# Activity
Identify all lines in the listing that include the word "Indonesia", and copy them out.

(Beginning of Provided entries)

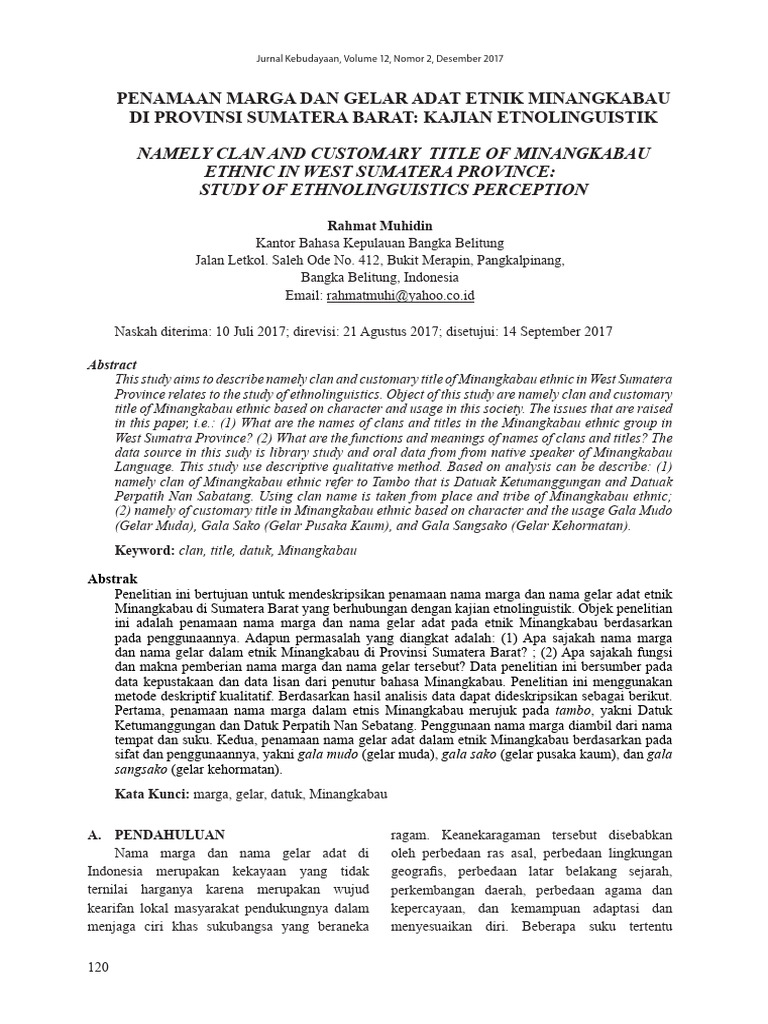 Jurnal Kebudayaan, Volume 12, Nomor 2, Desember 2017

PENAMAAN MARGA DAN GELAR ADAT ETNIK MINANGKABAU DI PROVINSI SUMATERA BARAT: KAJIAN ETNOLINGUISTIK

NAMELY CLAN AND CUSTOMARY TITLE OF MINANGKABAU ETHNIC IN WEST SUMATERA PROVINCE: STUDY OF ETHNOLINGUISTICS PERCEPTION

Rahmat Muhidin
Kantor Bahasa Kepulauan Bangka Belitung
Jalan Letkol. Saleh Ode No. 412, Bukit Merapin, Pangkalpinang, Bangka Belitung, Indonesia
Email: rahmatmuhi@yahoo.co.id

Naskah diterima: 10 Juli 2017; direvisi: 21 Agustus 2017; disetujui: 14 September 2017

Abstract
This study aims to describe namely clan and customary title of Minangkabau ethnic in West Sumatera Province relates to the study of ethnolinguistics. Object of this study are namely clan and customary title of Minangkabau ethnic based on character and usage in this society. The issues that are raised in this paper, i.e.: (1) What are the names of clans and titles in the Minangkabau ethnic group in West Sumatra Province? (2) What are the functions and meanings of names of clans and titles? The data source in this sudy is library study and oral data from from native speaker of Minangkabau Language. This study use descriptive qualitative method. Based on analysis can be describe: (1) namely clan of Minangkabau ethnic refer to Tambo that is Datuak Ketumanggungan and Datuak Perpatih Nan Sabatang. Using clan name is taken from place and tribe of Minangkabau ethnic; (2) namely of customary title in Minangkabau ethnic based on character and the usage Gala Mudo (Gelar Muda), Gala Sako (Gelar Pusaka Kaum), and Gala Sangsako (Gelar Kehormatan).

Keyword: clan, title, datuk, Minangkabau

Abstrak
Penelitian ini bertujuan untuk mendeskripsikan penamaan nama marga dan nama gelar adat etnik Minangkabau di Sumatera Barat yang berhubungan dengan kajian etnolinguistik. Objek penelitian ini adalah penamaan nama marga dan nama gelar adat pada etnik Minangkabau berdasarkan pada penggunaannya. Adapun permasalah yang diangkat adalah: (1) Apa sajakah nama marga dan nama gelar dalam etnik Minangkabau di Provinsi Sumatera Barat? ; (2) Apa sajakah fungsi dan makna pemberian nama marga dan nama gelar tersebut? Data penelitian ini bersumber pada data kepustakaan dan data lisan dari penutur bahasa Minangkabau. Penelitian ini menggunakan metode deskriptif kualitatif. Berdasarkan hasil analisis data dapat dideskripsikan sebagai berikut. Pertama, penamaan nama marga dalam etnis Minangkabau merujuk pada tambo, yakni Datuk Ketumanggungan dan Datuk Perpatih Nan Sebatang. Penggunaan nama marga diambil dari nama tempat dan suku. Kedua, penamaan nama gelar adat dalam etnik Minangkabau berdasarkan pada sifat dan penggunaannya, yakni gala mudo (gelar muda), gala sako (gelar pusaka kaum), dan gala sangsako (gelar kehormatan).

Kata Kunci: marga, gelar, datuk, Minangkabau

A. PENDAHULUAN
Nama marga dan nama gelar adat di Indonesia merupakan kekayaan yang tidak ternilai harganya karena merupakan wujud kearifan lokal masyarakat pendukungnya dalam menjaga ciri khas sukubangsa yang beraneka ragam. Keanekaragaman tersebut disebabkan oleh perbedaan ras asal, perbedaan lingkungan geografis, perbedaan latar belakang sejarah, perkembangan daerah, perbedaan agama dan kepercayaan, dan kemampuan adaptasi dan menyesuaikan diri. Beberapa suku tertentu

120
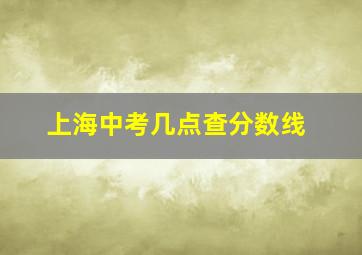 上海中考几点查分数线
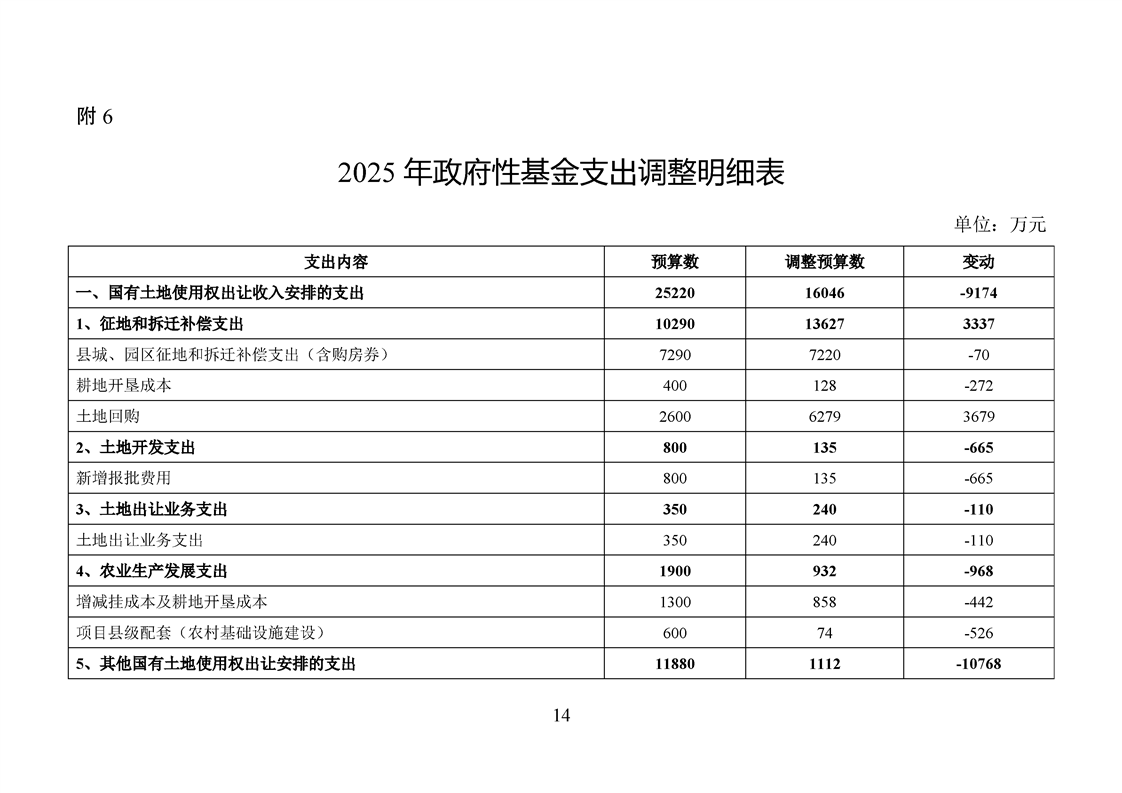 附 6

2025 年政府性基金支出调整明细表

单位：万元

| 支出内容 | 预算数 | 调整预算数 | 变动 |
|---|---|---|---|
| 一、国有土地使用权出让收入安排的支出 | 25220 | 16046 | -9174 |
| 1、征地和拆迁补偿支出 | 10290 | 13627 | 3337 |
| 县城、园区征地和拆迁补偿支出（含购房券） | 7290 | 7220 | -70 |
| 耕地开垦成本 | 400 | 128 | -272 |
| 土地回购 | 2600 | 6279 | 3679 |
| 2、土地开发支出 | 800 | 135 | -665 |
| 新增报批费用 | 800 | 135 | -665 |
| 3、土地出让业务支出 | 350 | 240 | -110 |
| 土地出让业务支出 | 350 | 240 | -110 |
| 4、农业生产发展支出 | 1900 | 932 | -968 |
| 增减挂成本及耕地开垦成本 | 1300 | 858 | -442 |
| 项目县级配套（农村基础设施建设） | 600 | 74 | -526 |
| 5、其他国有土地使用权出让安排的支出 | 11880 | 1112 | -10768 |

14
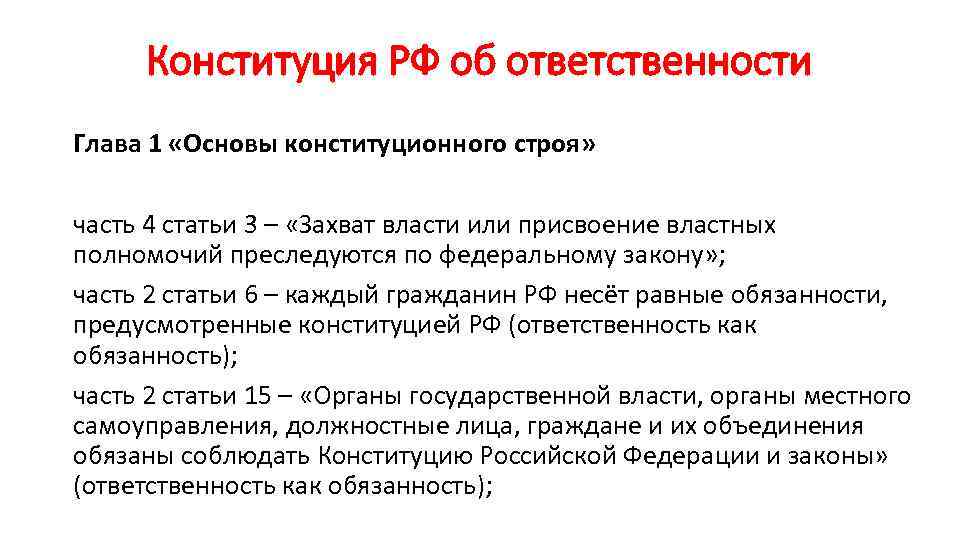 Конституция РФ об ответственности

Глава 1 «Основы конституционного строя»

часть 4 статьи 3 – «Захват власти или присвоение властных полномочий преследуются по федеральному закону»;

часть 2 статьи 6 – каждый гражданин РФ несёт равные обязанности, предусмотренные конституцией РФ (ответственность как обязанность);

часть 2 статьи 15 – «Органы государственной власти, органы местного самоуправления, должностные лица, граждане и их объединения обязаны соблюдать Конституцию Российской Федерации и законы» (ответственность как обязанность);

(End of Provided entries)

# Problem solution
Jalan Letkol. Saleh Ode No. 412, Bukit Merapin, Pangkalpinang, Bangka Belitung, Indonesia
Nama marga dan nama gelar adat di Indonesia merupakan kekayaan yang tidak ternilai harganya karena merupakan wujud kearifan lokal masyarakat pendukungnya dalam menjaga ciri khas sukubangsa yang beraneka ragam. Keanekaragaman tersebut disebabkan oleh perbedaan ras asal, perbedaan lingkungan geografis, perbedaan latar belakang sejarah, perkembangan daerah, perbedaan agama dan kepercayaan, dan kemampuan adaptasi dan menyesuaikan diri. Beberapa suku tertentu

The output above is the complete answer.